CAP Theorem and Big Data Solutions

As we have just learned, the CAP theorem declares that any data system that lives in a network, can at most achieve two of the three most desired properties.

That said, it depends on the solution we are trying to architect. The question should always be: “What do we want to do with Big Data?”, because solutions are tailored for each of the three characteristics.

Let’s look at some of the examples:

Availability + Partition Tolerance

Examples of AP NoSQL Databases:

  • Key-Value Oriented (Dynamo, Voldemort, Tokyo Cabinet, KAI)
  • Column Oriented (Cassandra)
  • Document Oriented (SimpleDB, CouchDB, Riak)

Availability and Consistency

Examples of AC NoSQL Databases:

  • Relational (MySQL, PostgreSQL, Aster Data, Greenplum)
  • Column Oriented (Vertica)

Consistency and Partition Tolerance

Examples of CP NoSQL Databases:

  • Key-Value Oriented (Scalaris, Berkeley DB, MemchacheDB, Redis)
  • Column Oriented (Big Table, HyperTable, HBase)
  • Document Oriented (MongoDB, Terrastore)


As per Eric Brewer, father of CAP theorem, we are limited to two of three characteristics, which one we choose is up to us, however, “by explicitly handling partitions, designers can optimize consistency and availability, thereby achieving some trade-off of all three.” (Brewer, E., 2012). Regarding Big Data solutions, CAP theorem can be quite deceptive, because nowadays the WAN interruptions are infrequent, which means that there is no good reason to give up Consistency or Availability of our distributed system, as it is going to be extremely rare that our Partition Tolerance will ever be disrupted. I haven’t found a better conclusion to this topic, than the statement of Eric Brewer in his revision of CAP theorem from 2012, in which he concludes that “All three properties are more continuous than binary. Availability is continuous from 0 to 100 percent, there are many levels of consistency, and even partitions have nuances.
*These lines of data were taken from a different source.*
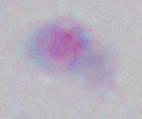
{
  "modality": "photomicrograph",
  "magnification": "1000x",
  "identification": "Toxoplasma gondii"
}State the preparation type.
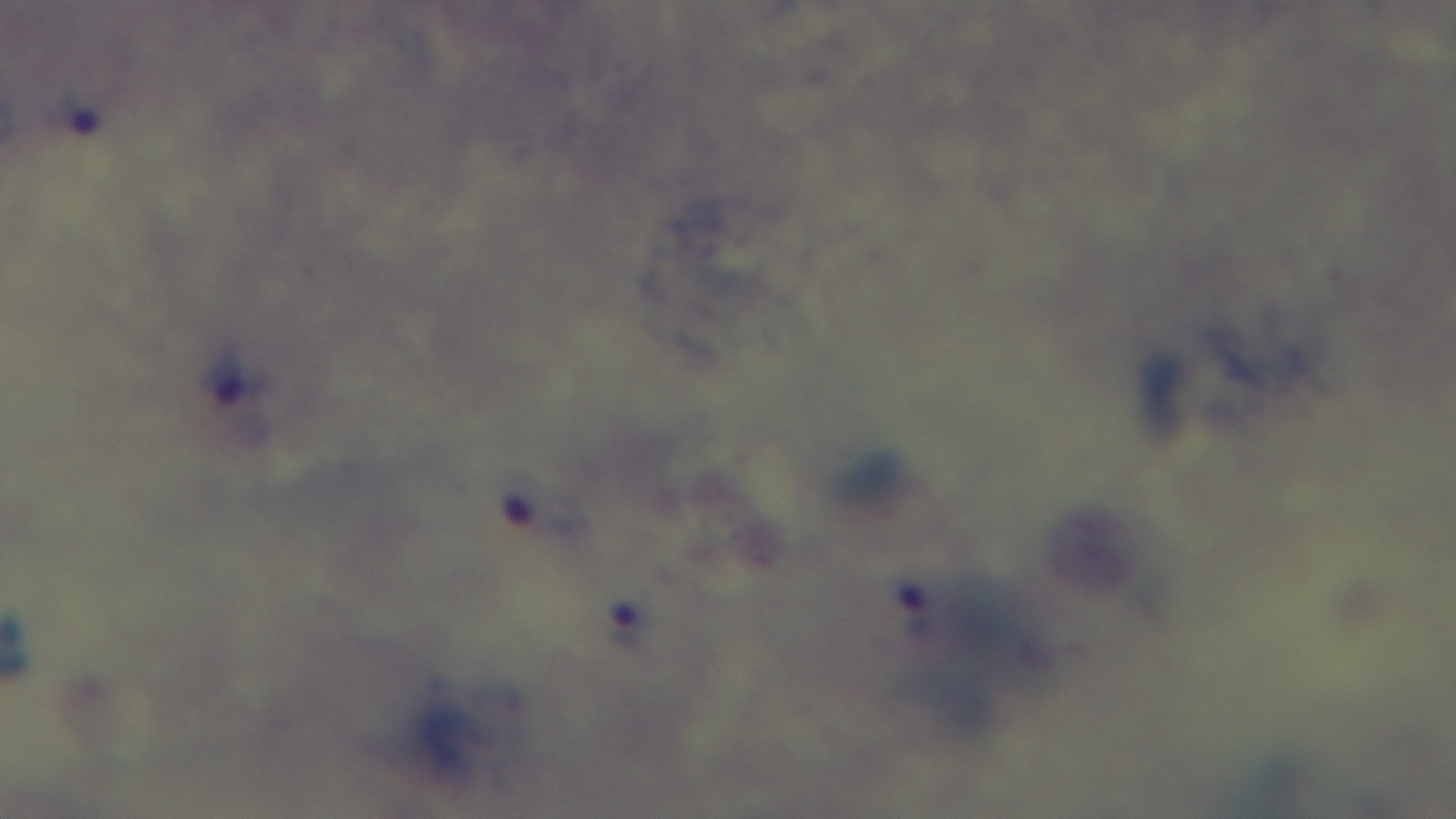
A thick smear.

Summary:
  - Modality: light microscopy
  - Malaria status: infected
  - Objective: 100x oil immersion
  - Capture: mounted 4K digital camera
  - Field of view: one from the slide
  - Stain: GiemsaState which cell type is depicted.
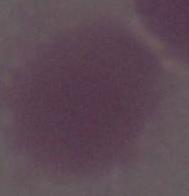

An erythrocyte.

Captured at 1000x magnification. Photomicrograph.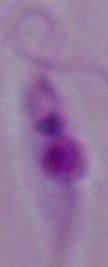

Summary:
  - Identification: Leishmania
  - Magnification: 1000x
  - Modality: photomicrographName the cell type shown.
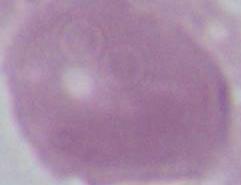
An erythrocyte.

Captured at 1000x magnification. Photomicrograph.Identify the cell.
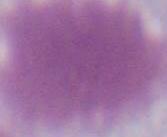
This is an erythrocyte.

Summary:
  - Magnification: 1000x
  - Modality: micrograph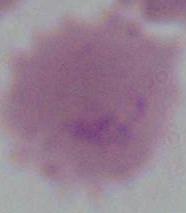

An erythrocyte is shown. Micrograph. 1000x magnification.Identify the parasite.
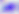

This is Toxoplasma gondii.

{
  "modality": "micrograph",
  "magnification": "400x"
}Classify this cell by malaria status.
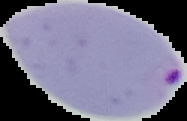
Parasitized.

image size = 187×121 pixels
image type = cell region segmented out of the field of view; surrounding area masked to black
preparation = thin blood film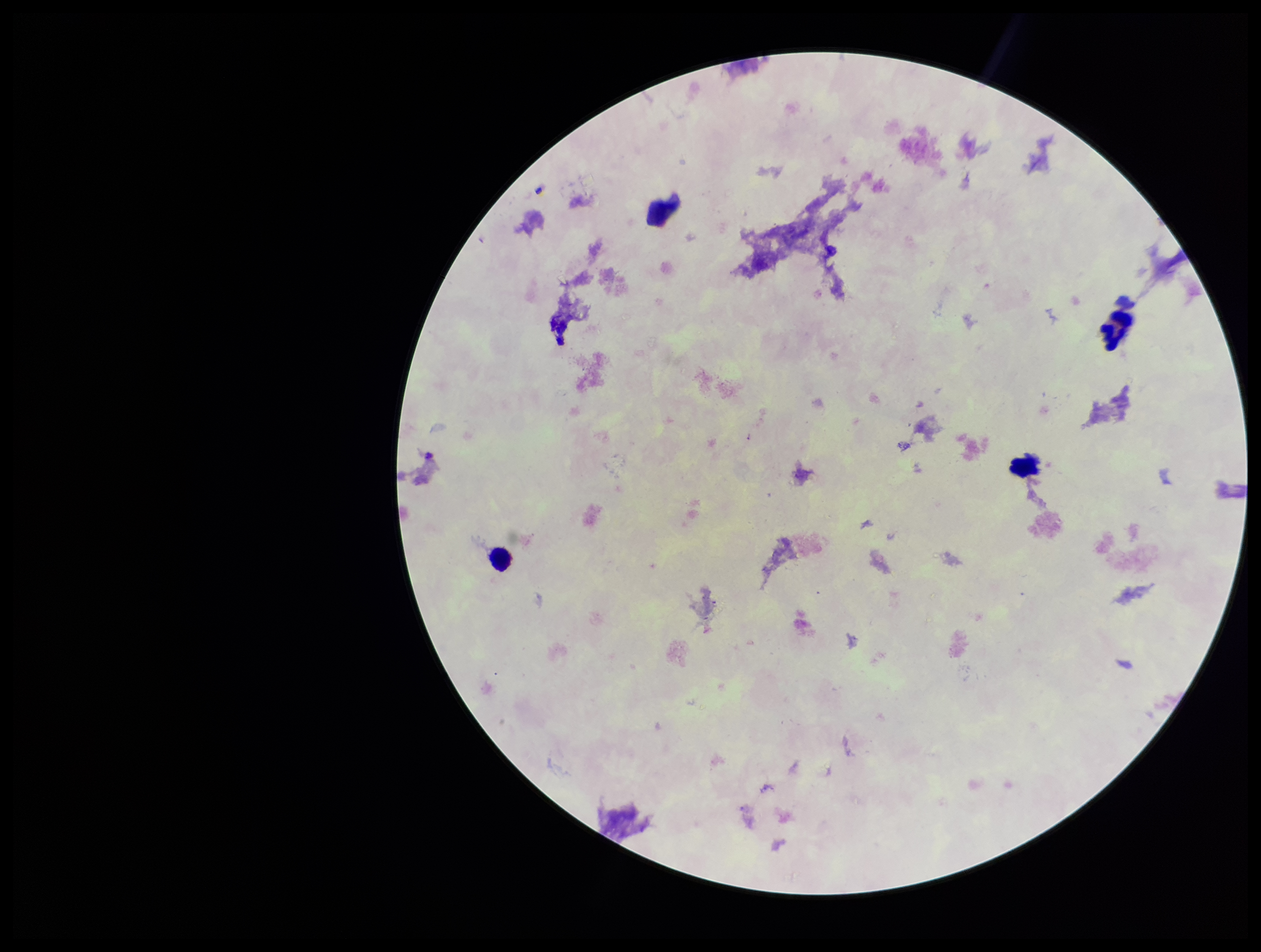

Exploring these nuances requires pushing the traditional way of dealing with partitions, which is the fundamental challenge. Because partitions are rare, CAP should allow perfect C and A most of the time, but when partitions are present or perceived, a strategy is in order.” (Brewer, E., 2012).


Brewer, E. (2012). CAP twelve years later: How the” rules” have changed. Computer, 45(2), 23-29. (Accessed: 27 January 2017).

Pokorny, J. (2013). NoSQL databases: a step to database scalability in a web environment. International Journal of Web Information Systems, 9(1), 69-82. (Accessed: 27 January 2017).

Bailis, P., & Ghodsi, A. (2013). Eventual consistency today: Limitations, extensions, and beyond. Communications of the ACM, 56(5), 55-63. (Accessed: 28 January 2017).

Gajendran, S. K. (2012). A survey on NoSQL databases. The university of Illinois. (Accessed: 28 January 2017).

Bailis, P., Davidson, A., Fekete, A., Ghodsi, A., Hellerstein, J. M., & Stoica, I. (2013). Highly available transactions: Virtues and limitations. Proceedings of the VLDB Endowment, 7(3), 181-192. (Accessed: 28 January 2017).

Gilbert, S., & Lynch, N. (2012). Perspectives on the CAP Theorem. Computer, 45(2), 30-36. (Accessed: 28 January 2017).

Brewer, E. (2010, July). A certain freedom: thoughts on the CAP theorem. In Proceedings of the 29th ACM SIGACT-SIGOPS symposium on Principles of distributed computing (pp. 335-335). ACM. (Accessed: 29 January 2017).

Hugg, J. (2015) Disambiguating ACID and CAP. Available at: (Accessed: 29 January 2017).

Availability (2017) in Wikipedia. Available at: (Accessed: 29 January 2017).

NoSQL: What’s in it for me? – 推酷 (2013) Available at (Accessed: 29 January 2017).

Perry, M. (2010) CAP theorem. Available at: (Accessed: 29 January 2017).